- _作業指示_
リストの最初の行から「the tail at point 35,172」を含む行までを、両端の行も含めて一字一句変えずに書き写してもらえますか？
|---|
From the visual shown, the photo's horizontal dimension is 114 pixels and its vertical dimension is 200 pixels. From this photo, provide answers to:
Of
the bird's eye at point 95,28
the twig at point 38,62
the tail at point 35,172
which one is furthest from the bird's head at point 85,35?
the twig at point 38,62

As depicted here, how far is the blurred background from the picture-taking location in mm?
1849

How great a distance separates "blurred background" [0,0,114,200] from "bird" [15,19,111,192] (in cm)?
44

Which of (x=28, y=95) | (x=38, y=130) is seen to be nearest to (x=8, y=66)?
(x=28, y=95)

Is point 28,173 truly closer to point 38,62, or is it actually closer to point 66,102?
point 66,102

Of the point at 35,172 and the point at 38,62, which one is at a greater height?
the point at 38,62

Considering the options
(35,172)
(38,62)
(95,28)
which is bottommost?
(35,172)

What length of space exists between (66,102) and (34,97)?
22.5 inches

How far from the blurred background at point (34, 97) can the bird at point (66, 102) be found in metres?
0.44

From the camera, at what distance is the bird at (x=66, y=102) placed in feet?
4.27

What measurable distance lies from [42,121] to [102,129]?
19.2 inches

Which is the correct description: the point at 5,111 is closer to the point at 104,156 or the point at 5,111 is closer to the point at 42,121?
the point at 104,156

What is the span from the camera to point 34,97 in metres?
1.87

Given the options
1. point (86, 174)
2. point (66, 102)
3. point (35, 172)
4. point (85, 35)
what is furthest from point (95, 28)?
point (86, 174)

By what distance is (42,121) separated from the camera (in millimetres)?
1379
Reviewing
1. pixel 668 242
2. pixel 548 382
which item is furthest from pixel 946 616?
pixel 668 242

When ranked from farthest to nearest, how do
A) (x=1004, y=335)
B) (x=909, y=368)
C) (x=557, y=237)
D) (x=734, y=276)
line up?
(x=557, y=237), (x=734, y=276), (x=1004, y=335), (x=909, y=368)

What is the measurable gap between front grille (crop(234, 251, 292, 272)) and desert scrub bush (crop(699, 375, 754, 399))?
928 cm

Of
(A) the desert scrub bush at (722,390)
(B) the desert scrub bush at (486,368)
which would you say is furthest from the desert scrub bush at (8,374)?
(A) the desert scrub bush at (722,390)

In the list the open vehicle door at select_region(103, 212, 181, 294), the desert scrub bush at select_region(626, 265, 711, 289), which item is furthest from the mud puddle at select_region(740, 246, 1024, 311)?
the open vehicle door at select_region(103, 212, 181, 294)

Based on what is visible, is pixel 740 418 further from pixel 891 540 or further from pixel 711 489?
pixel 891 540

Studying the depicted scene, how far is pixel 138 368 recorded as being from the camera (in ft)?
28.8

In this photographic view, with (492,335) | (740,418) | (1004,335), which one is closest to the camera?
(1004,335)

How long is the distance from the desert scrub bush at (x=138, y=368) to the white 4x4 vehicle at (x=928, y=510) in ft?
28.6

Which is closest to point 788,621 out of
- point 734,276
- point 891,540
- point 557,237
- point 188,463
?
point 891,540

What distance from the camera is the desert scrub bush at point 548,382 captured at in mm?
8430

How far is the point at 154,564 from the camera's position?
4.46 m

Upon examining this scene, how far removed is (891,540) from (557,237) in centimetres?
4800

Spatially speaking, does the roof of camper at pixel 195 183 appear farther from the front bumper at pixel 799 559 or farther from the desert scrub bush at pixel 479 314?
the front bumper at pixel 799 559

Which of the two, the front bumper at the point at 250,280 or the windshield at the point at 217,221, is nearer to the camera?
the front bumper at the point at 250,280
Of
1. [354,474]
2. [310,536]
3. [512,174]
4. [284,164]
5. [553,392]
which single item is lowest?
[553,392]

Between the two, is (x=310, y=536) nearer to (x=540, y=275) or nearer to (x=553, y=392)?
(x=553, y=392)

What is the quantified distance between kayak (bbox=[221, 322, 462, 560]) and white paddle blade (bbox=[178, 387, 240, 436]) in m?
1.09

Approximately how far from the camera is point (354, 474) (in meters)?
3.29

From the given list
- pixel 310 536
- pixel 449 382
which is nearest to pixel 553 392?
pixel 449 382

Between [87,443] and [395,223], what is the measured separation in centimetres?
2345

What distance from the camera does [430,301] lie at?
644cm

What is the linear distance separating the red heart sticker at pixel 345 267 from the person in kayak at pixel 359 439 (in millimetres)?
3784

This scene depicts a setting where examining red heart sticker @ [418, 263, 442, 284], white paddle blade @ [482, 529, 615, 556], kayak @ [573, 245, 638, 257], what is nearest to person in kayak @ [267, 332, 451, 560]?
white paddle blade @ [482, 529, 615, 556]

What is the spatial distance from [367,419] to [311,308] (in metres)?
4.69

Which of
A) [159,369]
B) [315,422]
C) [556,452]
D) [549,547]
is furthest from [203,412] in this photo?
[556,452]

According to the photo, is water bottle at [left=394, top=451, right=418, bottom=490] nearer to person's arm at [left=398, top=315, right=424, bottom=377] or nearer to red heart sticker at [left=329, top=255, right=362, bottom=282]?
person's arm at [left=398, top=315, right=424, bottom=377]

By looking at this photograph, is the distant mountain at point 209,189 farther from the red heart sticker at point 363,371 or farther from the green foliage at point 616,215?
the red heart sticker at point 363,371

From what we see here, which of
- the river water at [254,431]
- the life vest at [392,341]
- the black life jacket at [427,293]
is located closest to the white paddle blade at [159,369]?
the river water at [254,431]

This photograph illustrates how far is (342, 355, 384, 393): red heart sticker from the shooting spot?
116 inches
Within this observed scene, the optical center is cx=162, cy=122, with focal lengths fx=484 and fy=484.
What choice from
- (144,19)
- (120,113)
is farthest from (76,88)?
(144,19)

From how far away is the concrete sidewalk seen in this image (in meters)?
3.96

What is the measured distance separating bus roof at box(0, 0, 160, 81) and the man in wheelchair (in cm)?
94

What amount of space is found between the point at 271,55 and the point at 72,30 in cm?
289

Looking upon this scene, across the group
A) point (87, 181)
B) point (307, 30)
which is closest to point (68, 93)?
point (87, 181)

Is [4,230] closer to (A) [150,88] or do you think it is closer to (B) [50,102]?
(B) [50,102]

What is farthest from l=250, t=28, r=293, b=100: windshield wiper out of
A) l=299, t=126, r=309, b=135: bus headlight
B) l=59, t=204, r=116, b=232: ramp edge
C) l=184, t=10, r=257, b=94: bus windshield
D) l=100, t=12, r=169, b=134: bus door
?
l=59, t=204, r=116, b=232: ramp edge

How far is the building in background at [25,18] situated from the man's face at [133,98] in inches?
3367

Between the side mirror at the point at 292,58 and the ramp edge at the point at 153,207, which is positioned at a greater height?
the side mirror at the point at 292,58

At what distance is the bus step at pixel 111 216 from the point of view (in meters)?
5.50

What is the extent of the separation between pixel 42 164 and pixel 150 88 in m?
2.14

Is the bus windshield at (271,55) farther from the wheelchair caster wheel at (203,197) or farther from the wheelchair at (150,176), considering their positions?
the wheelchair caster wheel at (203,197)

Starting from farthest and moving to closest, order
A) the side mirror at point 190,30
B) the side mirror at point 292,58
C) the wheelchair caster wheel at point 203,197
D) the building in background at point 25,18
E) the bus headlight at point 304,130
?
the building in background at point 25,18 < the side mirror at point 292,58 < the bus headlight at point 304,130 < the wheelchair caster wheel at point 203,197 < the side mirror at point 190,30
|---|
- _正しい結果_
From the visual shown, the photo's horizontal dimension is 114 pixels and its vertical dimension is 200 pixels. From this photo, provide answers to:
Of
the bird's eye at point 95,28
the twig at point 38,62
the tail at point 35,172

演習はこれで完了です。